A lista de condições que permitem o recebimento de benefícios por incapacidade do Instituto Nacional do Seguro Social (INSS) sem o cumprimento da carência mínima foi ampliada. As novas regras foram detalhadas nesta quarta-feira (12) e incluem a gestação de alto risco.
Com a mudança, o número de doenças e condições contempladas passou para 18. Nesses casos, o segurado pode solicitar o auxílio por incapacidade temporária, antigo auxílio-doença, ou a aposentadoria por incapacidade permanente sem ter realizado as 12 contribuições mensais normalmente exigidas.
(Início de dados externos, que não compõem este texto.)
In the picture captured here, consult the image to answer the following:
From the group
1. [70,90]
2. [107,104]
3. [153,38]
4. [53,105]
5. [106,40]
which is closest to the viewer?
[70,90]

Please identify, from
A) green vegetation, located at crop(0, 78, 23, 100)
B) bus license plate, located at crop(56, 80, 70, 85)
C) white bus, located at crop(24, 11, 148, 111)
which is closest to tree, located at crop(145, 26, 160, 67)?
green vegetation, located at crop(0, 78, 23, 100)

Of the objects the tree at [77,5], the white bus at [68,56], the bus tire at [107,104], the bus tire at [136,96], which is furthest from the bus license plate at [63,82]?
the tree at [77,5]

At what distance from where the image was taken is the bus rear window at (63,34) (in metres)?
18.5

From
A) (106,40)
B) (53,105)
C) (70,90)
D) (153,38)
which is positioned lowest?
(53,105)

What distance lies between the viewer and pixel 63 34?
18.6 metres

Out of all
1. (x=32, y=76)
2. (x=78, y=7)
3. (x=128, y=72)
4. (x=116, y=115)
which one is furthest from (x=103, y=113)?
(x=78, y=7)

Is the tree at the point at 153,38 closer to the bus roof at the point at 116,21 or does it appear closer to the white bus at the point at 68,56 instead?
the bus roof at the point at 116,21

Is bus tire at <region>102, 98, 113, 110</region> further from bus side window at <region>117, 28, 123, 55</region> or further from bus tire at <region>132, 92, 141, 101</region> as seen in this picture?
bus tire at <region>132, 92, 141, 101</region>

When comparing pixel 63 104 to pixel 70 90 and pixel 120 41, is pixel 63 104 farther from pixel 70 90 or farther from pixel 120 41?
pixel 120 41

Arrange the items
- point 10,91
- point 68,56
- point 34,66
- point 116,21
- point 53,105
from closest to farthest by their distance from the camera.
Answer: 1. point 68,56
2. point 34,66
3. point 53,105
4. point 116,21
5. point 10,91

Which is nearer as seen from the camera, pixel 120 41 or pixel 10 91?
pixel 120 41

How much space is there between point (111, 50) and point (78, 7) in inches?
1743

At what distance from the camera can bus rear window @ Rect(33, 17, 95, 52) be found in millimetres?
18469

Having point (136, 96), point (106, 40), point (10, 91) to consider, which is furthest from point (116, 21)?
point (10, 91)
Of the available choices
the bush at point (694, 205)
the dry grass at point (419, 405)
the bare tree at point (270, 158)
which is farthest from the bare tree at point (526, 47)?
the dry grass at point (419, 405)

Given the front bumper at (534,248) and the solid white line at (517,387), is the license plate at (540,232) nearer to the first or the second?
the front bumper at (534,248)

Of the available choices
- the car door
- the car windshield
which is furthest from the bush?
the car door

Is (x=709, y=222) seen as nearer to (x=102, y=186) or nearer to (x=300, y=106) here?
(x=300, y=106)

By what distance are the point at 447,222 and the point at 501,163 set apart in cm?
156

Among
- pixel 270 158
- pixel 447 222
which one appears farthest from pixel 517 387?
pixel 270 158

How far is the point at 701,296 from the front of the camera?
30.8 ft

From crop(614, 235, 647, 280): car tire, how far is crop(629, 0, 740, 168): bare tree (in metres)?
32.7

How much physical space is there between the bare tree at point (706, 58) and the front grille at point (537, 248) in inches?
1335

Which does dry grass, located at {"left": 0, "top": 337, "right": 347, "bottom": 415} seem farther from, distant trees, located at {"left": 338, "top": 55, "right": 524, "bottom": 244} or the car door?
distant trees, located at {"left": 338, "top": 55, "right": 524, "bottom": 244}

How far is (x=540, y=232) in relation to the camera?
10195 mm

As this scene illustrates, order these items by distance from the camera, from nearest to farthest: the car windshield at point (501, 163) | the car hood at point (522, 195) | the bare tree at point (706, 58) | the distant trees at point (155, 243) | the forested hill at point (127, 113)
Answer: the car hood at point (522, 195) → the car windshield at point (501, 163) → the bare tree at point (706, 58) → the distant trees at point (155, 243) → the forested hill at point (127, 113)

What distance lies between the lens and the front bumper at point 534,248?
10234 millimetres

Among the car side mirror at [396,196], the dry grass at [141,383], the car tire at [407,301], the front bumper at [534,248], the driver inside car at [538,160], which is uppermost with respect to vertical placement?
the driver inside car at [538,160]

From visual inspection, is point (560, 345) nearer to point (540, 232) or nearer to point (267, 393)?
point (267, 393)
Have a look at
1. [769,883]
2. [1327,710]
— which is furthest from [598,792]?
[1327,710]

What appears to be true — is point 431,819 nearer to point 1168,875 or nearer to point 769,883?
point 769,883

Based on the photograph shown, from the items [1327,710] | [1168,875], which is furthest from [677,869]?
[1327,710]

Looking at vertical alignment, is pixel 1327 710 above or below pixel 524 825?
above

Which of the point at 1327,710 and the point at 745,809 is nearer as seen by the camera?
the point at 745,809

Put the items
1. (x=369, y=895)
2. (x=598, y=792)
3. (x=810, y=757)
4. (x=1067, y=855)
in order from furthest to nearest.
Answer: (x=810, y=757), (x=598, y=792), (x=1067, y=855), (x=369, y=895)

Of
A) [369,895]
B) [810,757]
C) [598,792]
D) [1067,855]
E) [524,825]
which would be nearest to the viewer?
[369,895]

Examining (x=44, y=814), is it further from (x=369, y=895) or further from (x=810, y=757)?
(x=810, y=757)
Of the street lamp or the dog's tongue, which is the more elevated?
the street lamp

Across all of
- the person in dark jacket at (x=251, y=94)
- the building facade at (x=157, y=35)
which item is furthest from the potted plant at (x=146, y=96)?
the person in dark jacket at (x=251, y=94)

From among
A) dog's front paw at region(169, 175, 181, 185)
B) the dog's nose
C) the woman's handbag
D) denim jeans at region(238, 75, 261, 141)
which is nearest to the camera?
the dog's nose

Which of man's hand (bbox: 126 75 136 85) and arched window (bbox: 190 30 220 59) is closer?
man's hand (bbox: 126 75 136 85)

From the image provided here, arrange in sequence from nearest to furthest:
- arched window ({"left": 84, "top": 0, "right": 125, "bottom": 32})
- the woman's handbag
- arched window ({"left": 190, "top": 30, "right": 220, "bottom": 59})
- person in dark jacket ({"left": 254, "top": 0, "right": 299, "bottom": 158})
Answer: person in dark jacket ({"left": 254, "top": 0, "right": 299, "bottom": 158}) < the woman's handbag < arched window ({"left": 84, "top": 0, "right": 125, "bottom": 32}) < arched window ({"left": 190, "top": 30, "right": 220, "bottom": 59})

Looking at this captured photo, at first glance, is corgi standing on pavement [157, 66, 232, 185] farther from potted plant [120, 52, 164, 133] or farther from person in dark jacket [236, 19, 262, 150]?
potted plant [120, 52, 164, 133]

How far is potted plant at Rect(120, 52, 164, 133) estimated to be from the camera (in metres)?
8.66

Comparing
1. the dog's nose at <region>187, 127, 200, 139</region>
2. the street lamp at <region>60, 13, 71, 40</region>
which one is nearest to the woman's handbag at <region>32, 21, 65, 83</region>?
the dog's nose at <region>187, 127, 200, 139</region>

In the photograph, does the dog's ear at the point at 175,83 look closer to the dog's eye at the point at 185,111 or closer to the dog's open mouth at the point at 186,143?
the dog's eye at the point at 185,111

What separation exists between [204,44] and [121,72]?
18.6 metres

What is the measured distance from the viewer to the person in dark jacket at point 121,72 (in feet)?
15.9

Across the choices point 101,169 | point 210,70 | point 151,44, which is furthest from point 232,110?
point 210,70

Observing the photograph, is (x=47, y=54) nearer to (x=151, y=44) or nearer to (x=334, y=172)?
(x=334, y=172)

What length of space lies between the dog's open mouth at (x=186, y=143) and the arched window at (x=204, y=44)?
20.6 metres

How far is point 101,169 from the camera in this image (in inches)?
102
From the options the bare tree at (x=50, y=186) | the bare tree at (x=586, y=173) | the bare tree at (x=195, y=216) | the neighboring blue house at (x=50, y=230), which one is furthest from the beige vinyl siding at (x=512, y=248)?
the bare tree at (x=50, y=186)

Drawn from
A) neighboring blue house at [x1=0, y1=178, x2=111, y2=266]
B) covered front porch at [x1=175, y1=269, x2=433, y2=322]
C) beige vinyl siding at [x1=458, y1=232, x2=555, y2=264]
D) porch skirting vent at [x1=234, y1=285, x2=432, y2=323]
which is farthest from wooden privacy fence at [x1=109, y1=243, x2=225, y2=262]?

A ampliação está em vigor desde 24 de julho, quando foi publicada uma portaria interministerial assinada pelos ministérios da Previdência Social e da Saúde.
Gestação de alto risco entra na lista
A principal alteração é a inclusão da gestação de alto risco entre as condições dispensadas do período de carência. A medida permite que trabalhadoras com complicações graves na gravidez tenham acesso ao benefício mesmo sem completar os 12 pagamentos ao INSS.
A dispensa da carência não significa concessão automática. A segurada precisa manter a qualidade de beneficiária da Previdência e comprovar, por meio de documentação e avaliação médica, que está temporária ou permanentemente impossibilitada de trabalhar.
A incapacidade também deve permanecer por mais de 15 dias. A definição do benefício adequado caberá à perícia médica do INSS.
Confira as 18 condições
A lista atualizada reúne as seguintes doenças e condições:
- tuberculose ativa;
- hanseníase;
- transtorno mental grave com alienação mental;
- câncer;
- cegueira;
- paralisia irreversível e incapacitante;
- cardiopatia grave;
- doença de Parkinson;
- espondilite anquilosante;
- nefropatia grave;
- doença de Paget em estágio avançado;
- Aids;
- contaminação por radiação;
- hepatopatia grave;
- esclerose múltipla;
- acidente vascular encefálico agudo;
- abdome agudo cirúrgico;
- gestação de alto risco.
Os casos de acidente vascular encefálico e abdome agudo cirúrgico precisam apresentar evolução aguda e atender aos critérios de gravidade estabelecidos pelas autoridades de saúde.
Outros requisitos continuam obrigatórios
Mesmo sem a exigência das 12 contribuições, o trabalhador precisa manter a qualidade de segurado. Isso significa estar contribuindo para o INSS ou permanecer dentro do chamado período de graça, quando a proteção previdenciária continua válida após a interrupção dos pagamentos.
A existência de uma das doenças da lista também não garante, isoladamente, o benefício. É necessário demonstrar que a condição impede o exercício da atividade profissional.
Acidentes de qualquer natureza e doenças relacionadas ao trabalho também podem dispensar a carência, independentemente de estarem na lista. Nos demais casos, permanece a exigência mínima de 12 contribuições.
Pedido pode ser feito pelo Meu INSS
O requerimento pode ser apresentado pelo aplicativo ou site Meu INSS. Para casos de incapacidade temporária, o segurado pode utilizar o Atestmed, sistema que permite a análise documental sem perícia presencial inicial.
O atestado deve conter o nome completo do paciente, diagnóstico ou código da Classificação Internacional de Doenças (CID), data de emissão, prazo estimado de afastamento, assinatura e identificação do profissional responsável.
O documento não pode apresentar rasuras e deve ter sido emitido há menos de 90 dias na data do pedido. O atendimento também pode ser solicitado pelo telefone 135.
Após a análise, a perícia definirá se a incapacidade é temporária ou permanente. Caso a documentação seja insuficiente, o segurado poderá ser convocado para uma avaliação presencial.